These are three words Fashion senior Ariana Arwady used when I asked her to describe her senior collection entitled Modern Ronin. Arwady’s beautiful print-filled collection will walk the runway at the SCAD 2019 Fashion Show.
As for her concepts, they start as stories she’s written and Modern Ronin is no different. She decided that the idea of an immortal ronin sounded like a good inspiration for a collection, so she went with it. She said the clothes she makes are meant for a specific person in her story, and they’re meant to be the narrative of who they are. Her collection is based on the story of an immortal ronin, a masterless samurai, who has traveled through Japan and become an amalgamation of both the past and the present
Arwady, despite not being from Japan, grew up around it and was fascinated by it. This began when she watched the movie 7 Samurais with her grandfather. She says, “The movie does a great job of showing what a ronin should be.”

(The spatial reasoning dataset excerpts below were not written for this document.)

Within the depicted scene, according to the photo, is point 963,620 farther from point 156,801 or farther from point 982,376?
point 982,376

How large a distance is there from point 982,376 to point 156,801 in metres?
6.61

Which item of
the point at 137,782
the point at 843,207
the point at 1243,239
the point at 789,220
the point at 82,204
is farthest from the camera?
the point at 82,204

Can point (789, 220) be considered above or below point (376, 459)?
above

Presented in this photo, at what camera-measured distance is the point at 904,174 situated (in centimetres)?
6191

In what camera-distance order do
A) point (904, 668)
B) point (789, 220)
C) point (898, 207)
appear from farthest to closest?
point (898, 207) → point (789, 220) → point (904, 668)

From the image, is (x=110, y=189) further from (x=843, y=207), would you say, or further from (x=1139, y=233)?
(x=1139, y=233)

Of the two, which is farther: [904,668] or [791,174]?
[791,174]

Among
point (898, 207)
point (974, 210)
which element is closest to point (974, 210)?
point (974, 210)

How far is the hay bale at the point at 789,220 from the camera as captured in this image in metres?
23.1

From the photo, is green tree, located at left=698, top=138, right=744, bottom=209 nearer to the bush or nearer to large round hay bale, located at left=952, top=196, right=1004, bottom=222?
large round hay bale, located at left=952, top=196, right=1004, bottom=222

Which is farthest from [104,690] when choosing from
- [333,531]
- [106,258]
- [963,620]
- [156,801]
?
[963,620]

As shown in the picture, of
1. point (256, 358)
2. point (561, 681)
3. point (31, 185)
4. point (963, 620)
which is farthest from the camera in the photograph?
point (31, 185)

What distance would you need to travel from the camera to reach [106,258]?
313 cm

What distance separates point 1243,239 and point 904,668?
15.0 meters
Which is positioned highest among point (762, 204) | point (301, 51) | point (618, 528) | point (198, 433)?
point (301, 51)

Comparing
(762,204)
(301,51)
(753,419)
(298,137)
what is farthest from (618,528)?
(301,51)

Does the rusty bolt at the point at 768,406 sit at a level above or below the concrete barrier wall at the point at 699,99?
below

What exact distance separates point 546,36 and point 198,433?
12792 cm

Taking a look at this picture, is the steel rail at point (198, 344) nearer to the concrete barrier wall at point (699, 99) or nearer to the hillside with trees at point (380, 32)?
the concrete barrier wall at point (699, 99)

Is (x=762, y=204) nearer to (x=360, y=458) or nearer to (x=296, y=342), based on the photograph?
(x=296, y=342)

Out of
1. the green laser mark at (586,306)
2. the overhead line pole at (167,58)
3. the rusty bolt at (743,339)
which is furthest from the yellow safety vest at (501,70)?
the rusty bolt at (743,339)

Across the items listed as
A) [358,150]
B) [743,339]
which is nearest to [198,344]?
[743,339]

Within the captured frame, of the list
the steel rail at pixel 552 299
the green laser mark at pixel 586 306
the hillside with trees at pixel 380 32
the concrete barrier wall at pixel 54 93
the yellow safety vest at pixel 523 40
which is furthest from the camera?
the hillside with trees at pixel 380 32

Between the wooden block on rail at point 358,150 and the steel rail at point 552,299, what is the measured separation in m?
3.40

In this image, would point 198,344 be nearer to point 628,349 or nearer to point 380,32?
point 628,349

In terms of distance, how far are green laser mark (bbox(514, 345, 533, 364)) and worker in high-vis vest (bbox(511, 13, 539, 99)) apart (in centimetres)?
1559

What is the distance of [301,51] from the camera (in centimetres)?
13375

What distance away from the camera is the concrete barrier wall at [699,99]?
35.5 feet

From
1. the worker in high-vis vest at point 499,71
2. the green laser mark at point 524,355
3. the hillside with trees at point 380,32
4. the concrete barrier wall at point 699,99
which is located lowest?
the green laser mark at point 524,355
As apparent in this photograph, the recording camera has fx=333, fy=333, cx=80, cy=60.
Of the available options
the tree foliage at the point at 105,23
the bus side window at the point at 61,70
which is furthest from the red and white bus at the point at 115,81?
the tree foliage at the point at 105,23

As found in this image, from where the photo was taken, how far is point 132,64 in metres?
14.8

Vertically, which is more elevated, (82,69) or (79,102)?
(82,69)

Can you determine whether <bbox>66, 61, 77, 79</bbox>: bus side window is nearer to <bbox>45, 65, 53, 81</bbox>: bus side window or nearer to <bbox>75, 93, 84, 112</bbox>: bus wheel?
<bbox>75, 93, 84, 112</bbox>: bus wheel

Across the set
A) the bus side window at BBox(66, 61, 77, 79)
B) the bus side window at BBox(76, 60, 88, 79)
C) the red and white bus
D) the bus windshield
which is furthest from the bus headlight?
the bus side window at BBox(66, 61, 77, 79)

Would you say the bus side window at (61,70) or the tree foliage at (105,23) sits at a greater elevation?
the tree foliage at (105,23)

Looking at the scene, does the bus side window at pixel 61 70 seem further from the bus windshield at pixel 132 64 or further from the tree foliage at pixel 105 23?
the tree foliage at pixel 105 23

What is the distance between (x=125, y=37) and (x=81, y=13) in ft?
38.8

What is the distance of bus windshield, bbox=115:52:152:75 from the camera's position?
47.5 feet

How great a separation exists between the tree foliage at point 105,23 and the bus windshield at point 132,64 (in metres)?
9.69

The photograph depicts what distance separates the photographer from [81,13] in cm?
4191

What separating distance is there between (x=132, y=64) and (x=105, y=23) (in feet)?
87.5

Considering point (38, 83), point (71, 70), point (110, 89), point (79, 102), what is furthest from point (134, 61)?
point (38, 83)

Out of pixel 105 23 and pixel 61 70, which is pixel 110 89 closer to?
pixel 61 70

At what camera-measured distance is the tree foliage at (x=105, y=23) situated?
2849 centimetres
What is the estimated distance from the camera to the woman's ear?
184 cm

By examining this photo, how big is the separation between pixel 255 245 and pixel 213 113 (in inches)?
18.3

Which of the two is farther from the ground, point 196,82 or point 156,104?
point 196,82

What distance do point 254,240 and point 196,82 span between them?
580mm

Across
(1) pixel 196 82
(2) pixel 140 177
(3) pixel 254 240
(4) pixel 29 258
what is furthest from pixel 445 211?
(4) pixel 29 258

Color and prints are two important characteristics in Arwady’s collection. She notes that there were no solid colors, it was all print mixing. The garments are made from a traditional Japanese ikat fabric, sourced from Japan, and a poly-satin blend that she collaborated with Fibers major Alex Gutieras on. “The more modern, synthetic fabrics are for the modern print, and the traditional, more organic for the traditional prints,” she comments.
Other key points of her collection include the high level of comfort and the size inclusivity. She described the collection as “luxury comfort,” something someone could easily wear to a high-end party or event and be comfortable in the whole time. As for the size inclusivity, Arwady proudly told me that there are no zippers in the entire collection. Everything can be tied and adjusted. She says, “It’s not for a particular body type. I fit in it. My models fit in it. That was a huge thing, that everything could be tied to you, everything could fit someone different.”
One of the things Arwady wants to stress most about her collection is that
I want it to very much be an appreciation, a celebration of Japan itself. Because I’m not from that culture, I just grew up around it so I really wanted to pay respect to it. I wanted to also show that you can do things like kimono dresses and hakama pleated pants and still make it fashion-forward, not make it costume.
A very successful, talented and creative student, Arwady will be graduating this May with the SCAD Class of 2019. She left me with this advice for young fashion students: “Find a support group that will help you through senior projects. Find that really good group of people that work as hard as you do, have the same work ethic and love what they do. Not only do you have them for that whole senior process, but they will be a network for you once you’re out of school.”